JIEDDO steps up again:
JIEDDO Kicks Off Effort To Combat Fertilizer Bombs In Afghanistan
The Joint Improvised Explosive Device Defeat Organization released a broad agency announcement on Jan. 17 calling for proposals that could help curb the spread of the kinds of homemade explosives widely used in IEDs in Afghanistan.
The problem of precursor materials for homemade bombs used against U.S. forces in Afghanistan revolves almost exclusively around fertilizer production in neighboring Pakistan. Two calcium ammonium nitrate plants there are the sources for the majority of explosives used in IED attacks, defense officials have said.

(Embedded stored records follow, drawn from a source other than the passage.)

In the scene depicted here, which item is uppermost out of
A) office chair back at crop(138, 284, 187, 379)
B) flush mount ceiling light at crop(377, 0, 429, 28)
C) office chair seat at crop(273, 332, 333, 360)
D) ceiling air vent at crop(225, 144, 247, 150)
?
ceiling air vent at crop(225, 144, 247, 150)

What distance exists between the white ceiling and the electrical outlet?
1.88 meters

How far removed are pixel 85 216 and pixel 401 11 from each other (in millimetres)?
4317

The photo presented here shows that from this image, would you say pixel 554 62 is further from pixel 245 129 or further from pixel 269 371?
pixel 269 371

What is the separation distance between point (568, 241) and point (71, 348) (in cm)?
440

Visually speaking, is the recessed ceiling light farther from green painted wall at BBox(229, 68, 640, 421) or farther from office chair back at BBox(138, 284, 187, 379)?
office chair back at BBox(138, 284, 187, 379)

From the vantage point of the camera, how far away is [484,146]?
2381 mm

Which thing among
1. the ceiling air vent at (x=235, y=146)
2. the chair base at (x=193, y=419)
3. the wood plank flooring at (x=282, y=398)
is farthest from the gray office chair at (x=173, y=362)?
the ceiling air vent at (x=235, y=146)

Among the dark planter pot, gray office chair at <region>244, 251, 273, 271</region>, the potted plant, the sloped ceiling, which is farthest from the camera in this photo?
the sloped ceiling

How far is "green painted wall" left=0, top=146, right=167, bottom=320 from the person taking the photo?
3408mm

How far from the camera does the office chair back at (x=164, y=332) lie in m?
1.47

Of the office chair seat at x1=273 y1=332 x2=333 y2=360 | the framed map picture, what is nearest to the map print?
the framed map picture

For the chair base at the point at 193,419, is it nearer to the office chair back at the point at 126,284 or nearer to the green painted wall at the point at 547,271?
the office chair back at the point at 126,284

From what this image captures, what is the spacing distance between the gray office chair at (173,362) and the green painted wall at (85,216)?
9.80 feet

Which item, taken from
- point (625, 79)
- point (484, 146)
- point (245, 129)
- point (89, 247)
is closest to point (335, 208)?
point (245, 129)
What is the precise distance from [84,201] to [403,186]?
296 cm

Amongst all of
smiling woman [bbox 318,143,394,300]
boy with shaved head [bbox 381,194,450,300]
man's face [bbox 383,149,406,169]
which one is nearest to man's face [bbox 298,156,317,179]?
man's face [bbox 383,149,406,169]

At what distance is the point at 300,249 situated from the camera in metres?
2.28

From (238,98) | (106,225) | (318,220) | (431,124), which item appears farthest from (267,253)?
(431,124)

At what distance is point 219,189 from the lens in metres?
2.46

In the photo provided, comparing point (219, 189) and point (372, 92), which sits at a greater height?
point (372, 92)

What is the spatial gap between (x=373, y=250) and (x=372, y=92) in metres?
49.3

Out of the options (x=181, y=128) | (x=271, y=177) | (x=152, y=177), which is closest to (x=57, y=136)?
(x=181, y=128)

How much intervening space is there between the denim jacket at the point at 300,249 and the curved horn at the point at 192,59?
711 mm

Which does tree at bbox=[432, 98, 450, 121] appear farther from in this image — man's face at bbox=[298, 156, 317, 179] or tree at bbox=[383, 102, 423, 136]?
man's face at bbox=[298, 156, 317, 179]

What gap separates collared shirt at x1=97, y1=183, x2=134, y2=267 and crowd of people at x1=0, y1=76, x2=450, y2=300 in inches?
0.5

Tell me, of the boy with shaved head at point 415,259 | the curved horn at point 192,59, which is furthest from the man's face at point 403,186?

It is uncertain what level of contribution these companies will make in the form of a response to the announcement posted on the Federal Business Opportunities website, JIEDDO spokeswoman Air Force Col. Stephanie Holcombe wrote in a Jan. 18 email statement to Inside the Army. "There is no way to know if Pakistan will participate in this BAA and submit a plan," she wrote.
What's new:
Boeing Firms Up KC-46A Design; Air Force Set For Design Review In March
Boeing has finalized plans for configuring the KC-46A tanker aircraft, a milestone that allows the Air Force to move ahead with plans for a preliminary design review of the new aircraft in March.
Jerry Drelling, a Boeing spokesman, said in response to a question from InsideDefense.com that the company in December conducted a firm configuration review of what will be a militarized variant of the commercial 767 airframe, which the Air Force last year selected for its $51.7 billion plan to recapitalize its aging aerial refueling fleet.
"Building on the 767-2C Commercial Freighter Firm Configuration Review conducted in July 2011, the KC-46 Firm Configuration Review, conducted December 8, 2011, focused on military requirements and the maturation of the configuration leading up to [the] Air Force's Preliminary Design Review in March 2012," Drelling said.
Preliminary design reviews are assessments in which government officials typically take a first in-depth look at a new weapon system's hardware and software plans.